Luo Zhilu

Personal information
- Nationality: Chinese
- Born: January 11, 2006 (age 20)

Climbing career
- Type of climber: Competition bouldering; Competition lead climbing;

Medal record
Women's competition climbing
Representing China
World Cup
| Silver medal – second place | Wujiang 2024 | Lead |
| Bronze medal – third place | Brixen 2022 | Bouldering |
| Bronze medal – third place | Keqiao 2024 | Bouldering |

= Luo Zhilu =

Chinese sport climber

Luo Zhilu (born January 11, 2006), also known as Zhilu Luo, is a Chinese rock climber who specializes in competition climbing.

== Climbing career ==
In 2022, Luo made her IFSC Climbing World Cup debut at age 16 at the Bouldering World Cup in Brixen, where she advanced to the final and won a bronze medal.

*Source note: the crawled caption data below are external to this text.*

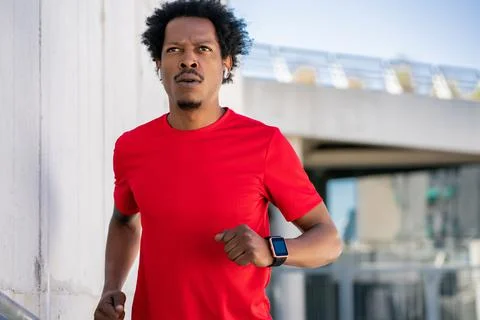 Athletic man running and doing exercise outdoors. Stock Photos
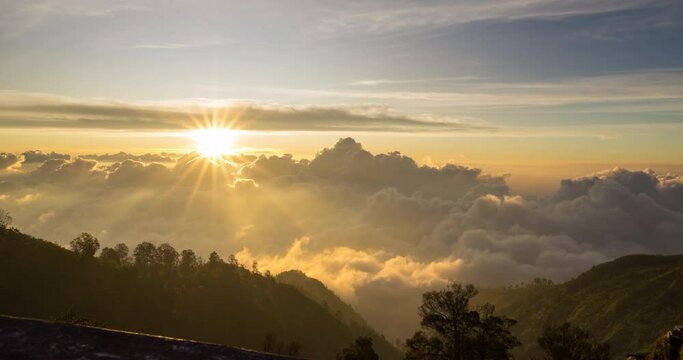 Timelapse of the sun setting over layers of rolling clouds on the mountain, taken in Mount Bromo, Indonesia	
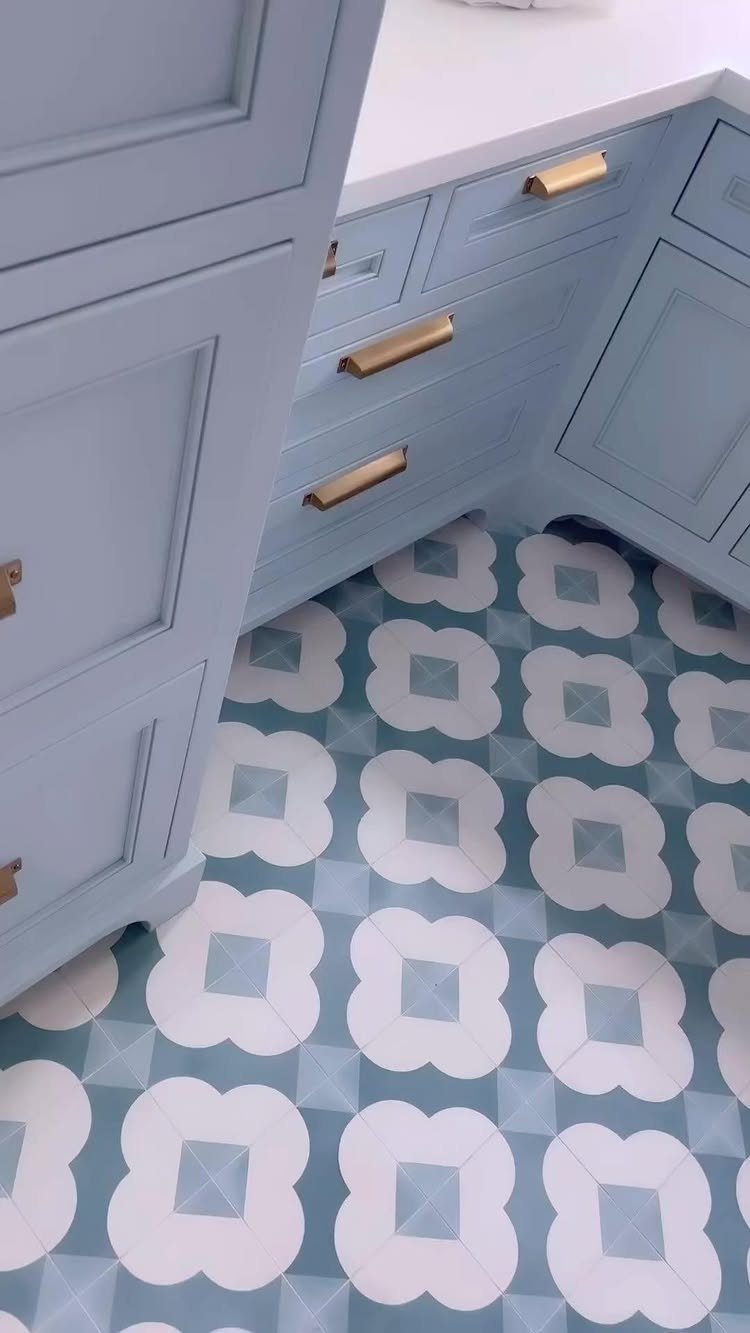 Floor Tile for Laundry Room: 11 Styles That Hold Up to Real Life 2 Blue and white patterned geometric tiles installed on a floor beneath light blue cabinets.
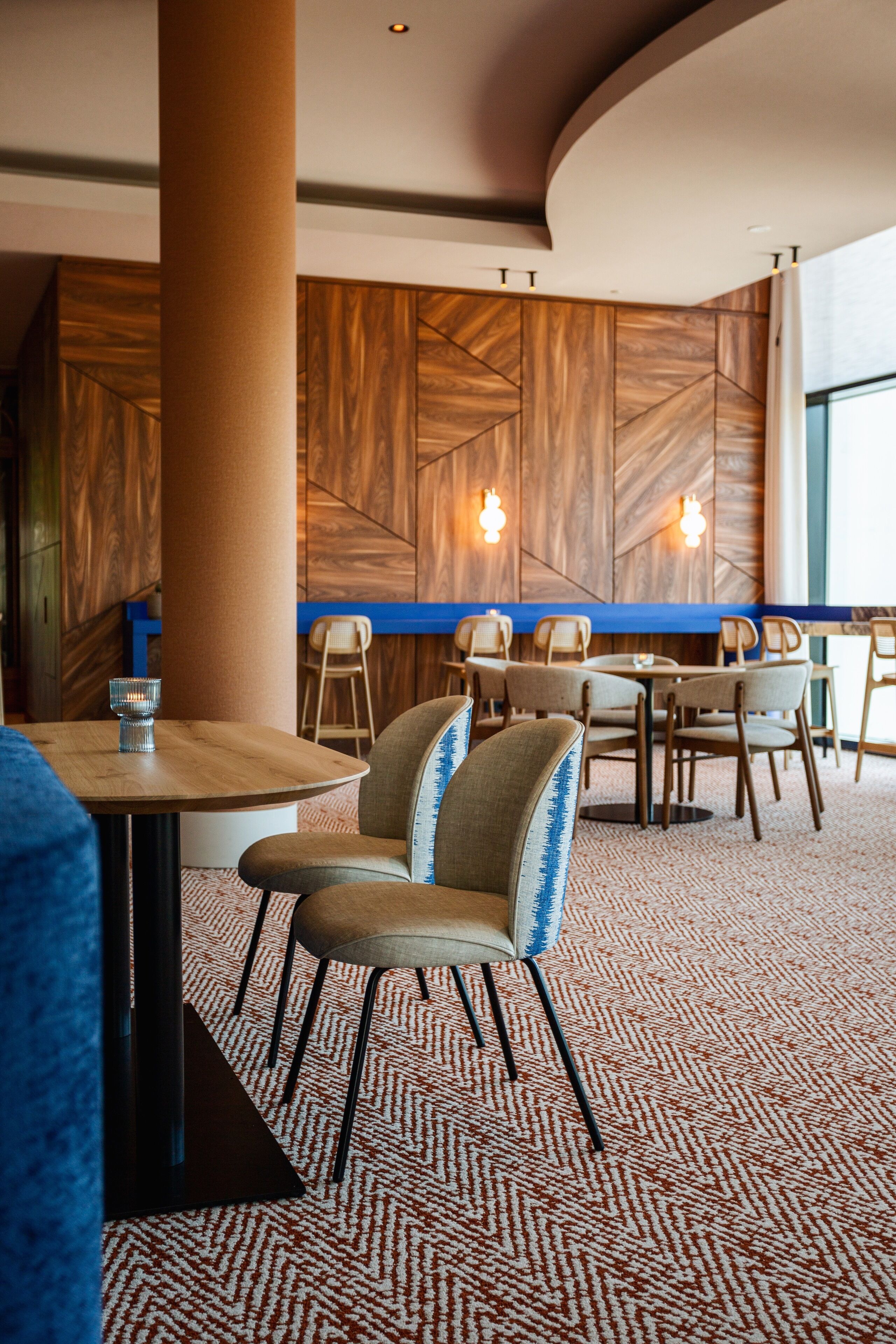 Un intérieur de restaurant moderne avec des murs lambrés, des tables rondes et des chaises.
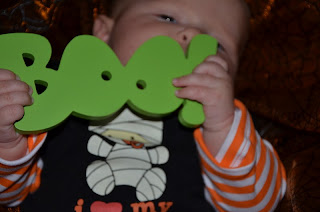 Baby with a boo sign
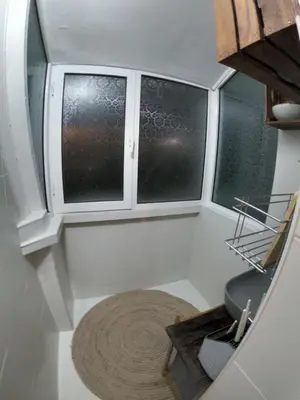 a small room with two windows and a rug at Mini Quiet Central Studio in Pazardzhik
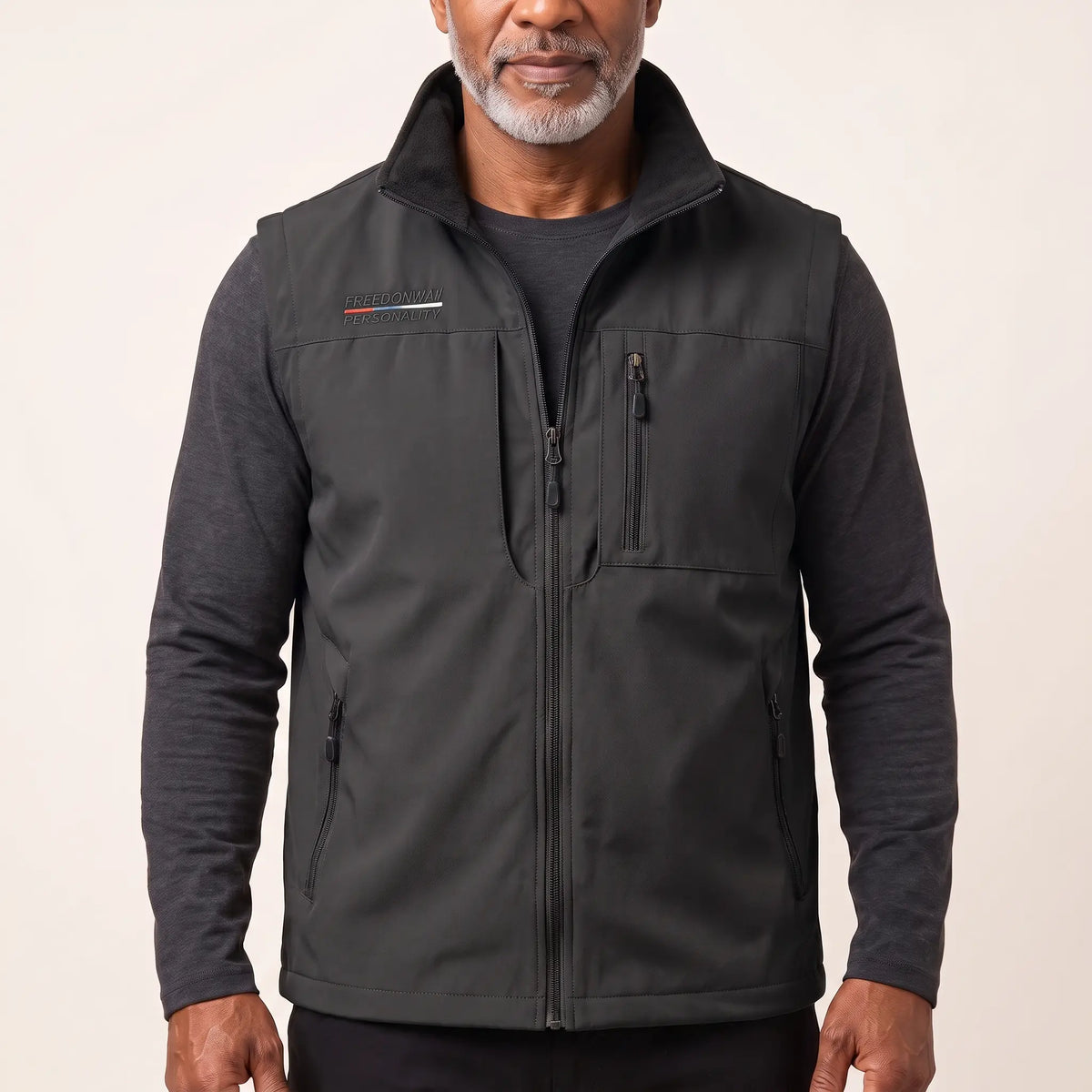 Man wearing the black zip-front outdoor vest over a charcoal long-sleeve top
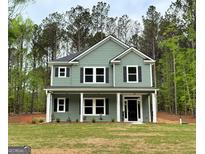 Two-story home featuring gray siding, black shutters, white trim, and a well-manicured lawn at 1555 South Bethany Rd, Locust Grove, GA 30248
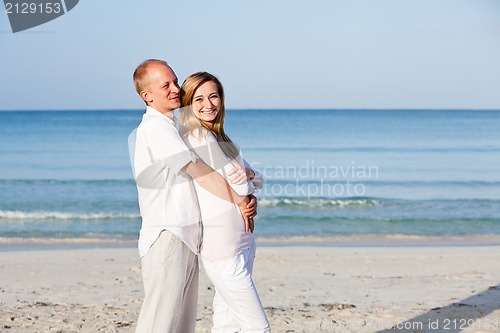 Image of happy couple in love having fun on the beach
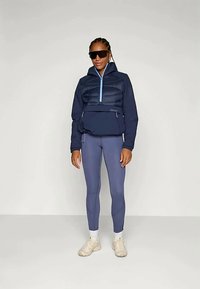 Jūras spēku pūkains jaka ar gaiši zilu rāvējslēdzēju, priekšējo kabatu; apvienota ar pieguļošām, gaiši zilām legingām un bēšām kedām. Modelis nēsā saulesbrilles.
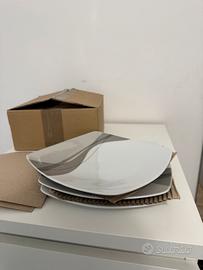 Set di tre piatti Guzzini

In 2024, Luo opened the season with two straight podium finishes, placing third at the Bouldering World Cup in Keqiao and second at the Lead World Cup in Wujiang. She went on to place fifth in the rankings of the combined bouldering and lead climbing event at the Olympic Qualifier Series, securing a spot for the combined event at the 2024 Summer Olympics in Paris. At the Olympics, she finished in tenth place in the semifinals of the combined event and did not move on to finals.